Chlamydia, gonocoque, syphilis, herpès, VIH, hépatite B… Les infections sexuellement transmissibles sont souvent sans symptôme. Panorama simple, dépistage facile d'accès et prévention.
Les infections sexuellement transmissibles (IST) sont fréquentes — et en augmentation ces dernières années, notamment chez les jeunes. La bonne nouvelle : elles se dépistent facilement et, pour la plupart, se soignent bien. Le point important à retenir tient en une phrase : on peut être porteur d’une IST sans le moindre symptôme. C’est pourquoi le dépistage régulier est la meilleure des protections.
Les principales IST
- Chlamydia — la plus fréquente, surtout chez les 15-25 ans. Très souvent sans symptôme. Non traitée, elle peut atteindre les trompes et retentir sur la fertilité. Se soigne par antibiotique.
- Gonococcie (gonorrhée) — en nette hausse. Peut passer inaperçue, surtout chez la femme. Se traite par antibiotique.
- Syphilis — évolue par étapes, avec des signes discrets et passagers. Son dépistage est systématique pendant la grossesse. Se soigne bien, surtout prise tôt.
- Herpès génital — très répandu ; le virus reste dans l’organisme et peut donner des poussées. On ne l’élimine pas définitivement, mais un traitement calme les poussées et réduit la transmission.

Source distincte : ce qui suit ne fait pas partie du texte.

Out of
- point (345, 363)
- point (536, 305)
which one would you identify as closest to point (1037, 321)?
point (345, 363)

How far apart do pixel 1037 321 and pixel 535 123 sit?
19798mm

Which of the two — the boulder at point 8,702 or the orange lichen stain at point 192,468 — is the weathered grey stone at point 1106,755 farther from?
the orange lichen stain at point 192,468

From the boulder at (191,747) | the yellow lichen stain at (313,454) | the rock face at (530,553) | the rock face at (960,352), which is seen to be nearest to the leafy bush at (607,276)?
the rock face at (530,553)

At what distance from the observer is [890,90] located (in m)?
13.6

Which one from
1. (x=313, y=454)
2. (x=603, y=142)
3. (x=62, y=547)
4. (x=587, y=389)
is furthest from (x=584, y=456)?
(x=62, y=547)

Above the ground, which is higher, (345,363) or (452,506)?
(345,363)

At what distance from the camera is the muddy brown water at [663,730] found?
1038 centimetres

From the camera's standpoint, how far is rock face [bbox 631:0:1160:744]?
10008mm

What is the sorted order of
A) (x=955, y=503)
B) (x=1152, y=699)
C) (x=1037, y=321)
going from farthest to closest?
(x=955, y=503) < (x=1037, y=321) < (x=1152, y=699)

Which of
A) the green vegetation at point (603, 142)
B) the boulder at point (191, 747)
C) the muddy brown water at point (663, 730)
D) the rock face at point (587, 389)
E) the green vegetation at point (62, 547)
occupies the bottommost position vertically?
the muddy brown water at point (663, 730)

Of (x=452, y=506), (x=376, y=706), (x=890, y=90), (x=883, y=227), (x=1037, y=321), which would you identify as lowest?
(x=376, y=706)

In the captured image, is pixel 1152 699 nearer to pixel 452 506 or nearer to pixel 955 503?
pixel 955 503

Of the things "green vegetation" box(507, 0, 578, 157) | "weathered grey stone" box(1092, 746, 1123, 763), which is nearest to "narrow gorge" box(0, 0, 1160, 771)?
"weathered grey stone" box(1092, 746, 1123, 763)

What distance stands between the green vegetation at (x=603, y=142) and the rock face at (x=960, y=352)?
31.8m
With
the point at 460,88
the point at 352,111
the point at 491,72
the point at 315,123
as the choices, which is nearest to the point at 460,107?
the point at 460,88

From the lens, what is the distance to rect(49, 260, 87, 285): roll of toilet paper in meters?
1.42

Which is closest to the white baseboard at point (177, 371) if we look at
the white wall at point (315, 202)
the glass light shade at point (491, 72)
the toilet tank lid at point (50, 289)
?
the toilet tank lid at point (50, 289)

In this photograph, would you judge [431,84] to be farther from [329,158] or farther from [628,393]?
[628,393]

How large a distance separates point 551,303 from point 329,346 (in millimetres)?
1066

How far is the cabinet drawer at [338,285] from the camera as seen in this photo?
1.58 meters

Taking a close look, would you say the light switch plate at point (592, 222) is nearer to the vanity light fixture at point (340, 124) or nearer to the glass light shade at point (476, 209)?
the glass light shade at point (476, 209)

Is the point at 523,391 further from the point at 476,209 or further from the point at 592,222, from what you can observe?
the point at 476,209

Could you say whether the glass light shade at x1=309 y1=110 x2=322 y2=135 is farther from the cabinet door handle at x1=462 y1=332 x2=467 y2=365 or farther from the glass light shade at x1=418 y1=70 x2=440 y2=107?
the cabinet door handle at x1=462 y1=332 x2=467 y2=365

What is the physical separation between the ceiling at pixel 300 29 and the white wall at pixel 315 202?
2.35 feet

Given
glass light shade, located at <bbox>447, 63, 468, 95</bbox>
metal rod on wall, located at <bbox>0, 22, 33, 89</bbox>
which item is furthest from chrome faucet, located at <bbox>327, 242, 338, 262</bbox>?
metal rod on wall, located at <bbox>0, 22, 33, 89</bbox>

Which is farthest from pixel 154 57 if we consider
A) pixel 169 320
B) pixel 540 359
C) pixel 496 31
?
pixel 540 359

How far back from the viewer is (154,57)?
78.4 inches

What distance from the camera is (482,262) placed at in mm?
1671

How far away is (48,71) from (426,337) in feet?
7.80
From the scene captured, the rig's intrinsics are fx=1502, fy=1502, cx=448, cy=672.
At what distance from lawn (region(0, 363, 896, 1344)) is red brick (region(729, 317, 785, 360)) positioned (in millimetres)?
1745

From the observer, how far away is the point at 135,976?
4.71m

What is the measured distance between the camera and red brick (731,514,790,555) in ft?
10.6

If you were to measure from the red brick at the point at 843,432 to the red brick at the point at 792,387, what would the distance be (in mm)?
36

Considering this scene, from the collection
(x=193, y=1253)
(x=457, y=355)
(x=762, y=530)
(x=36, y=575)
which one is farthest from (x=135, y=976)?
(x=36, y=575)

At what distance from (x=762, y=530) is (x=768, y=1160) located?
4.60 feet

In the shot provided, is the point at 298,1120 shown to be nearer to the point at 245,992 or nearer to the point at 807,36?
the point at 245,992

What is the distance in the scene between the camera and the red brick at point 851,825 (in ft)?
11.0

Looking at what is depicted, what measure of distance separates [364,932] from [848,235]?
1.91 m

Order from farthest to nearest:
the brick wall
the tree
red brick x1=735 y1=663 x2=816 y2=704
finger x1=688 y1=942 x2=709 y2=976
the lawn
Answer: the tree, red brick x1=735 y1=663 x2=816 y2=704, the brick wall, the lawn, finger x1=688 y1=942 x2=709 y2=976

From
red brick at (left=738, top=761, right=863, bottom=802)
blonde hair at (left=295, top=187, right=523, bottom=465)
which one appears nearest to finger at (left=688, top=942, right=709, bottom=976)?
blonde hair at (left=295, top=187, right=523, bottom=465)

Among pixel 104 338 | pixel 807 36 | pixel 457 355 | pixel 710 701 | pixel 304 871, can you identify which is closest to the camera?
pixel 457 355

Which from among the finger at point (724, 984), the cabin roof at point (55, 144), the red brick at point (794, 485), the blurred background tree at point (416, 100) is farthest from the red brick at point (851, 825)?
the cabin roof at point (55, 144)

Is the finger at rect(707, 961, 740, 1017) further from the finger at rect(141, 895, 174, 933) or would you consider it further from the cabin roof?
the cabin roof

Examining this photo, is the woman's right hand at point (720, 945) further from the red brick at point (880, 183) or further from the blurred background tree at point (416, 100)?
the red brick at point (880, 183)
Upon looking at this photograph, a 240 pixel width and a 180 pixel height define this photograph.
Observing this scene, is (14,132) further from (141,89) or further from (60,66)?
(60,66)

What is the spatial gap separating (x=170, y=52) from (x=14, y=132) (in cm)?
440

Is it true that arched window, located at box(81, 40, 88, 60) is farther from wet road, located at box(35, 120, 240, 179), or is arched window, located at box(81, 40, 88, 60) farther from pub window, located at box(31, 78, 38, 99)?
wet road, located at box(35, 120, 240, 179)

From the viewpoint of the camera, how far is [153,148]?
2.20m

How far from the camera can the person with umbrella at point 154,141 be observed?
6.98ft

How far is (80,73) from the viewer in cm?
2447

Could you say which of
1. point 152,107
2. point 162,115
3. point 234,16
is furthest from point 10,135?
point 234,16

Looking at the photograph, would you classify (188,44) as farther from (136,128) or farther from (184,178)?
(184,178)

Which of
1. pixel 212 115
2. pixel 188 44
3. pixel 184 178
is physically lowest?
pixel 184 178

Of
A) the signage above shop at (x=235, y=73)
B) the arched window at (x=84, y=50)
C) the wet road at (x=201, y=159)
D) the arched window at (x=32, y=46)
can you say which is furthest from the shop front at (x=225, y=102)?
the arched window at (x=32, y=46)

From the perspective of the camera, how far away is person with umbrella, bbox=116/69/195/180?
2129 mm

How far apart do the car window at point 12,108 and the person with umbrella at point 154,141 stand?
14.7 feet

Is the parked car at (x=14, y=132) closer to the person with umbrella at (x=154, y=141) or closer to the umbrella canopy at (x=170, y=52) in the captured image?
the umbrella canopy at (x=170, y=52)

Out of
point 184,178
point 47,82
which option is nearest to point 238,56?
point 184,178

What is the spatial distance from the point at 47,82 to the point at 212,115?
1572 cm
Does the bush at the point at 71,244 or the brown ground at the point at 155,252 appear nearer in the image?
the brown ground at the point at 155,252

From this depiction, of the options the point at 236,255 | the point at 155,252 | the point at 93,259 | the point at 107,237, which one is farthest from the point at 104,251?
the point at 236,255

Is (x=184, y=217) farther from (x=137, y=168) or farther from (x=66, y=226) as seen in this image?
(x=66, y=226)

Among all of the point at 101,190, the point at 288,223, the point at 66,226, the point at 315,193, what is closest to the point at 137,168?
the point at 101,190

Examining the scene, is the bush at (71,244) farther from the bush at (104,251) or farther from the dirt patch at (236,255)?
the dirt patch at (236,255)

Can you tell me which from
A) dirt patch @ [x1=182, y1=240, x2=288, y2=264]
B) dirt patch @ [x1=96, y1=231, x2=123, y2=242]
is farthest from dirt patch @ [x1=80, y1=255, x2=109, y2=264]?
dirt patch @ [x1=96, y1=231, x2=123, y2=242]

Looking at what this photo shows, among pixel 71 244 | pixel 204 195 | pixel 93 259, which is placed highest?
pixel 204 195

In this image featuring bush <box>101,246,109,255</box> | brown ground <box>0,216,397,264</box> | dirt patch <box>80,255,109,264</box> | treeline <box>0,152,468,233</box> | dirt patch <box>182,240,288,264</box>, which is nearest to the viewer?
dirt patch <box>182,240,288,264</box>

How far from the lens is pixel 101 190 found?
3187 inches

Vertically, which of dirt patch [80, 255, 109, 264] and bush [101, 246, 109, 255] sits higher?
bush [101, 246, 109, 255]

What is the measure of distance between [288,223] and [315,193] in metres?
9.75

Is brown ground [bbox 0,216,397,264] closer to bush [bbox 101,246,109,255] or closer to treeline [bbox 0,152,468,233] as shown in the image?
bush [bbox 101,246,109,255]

- VIH — l’épidémie est stable en France. Une personne traitée, dont le virus est indétectable, ne transmet plus le VIH.
- Hépatite B — se transmet aussi lors des rapports ; elle est évitable grâce à une vaccination très efficace.
- Plus rarement évoqués : trichomonas, mycoplasme — le plus souvent bénins, à traiter selon les symptômes.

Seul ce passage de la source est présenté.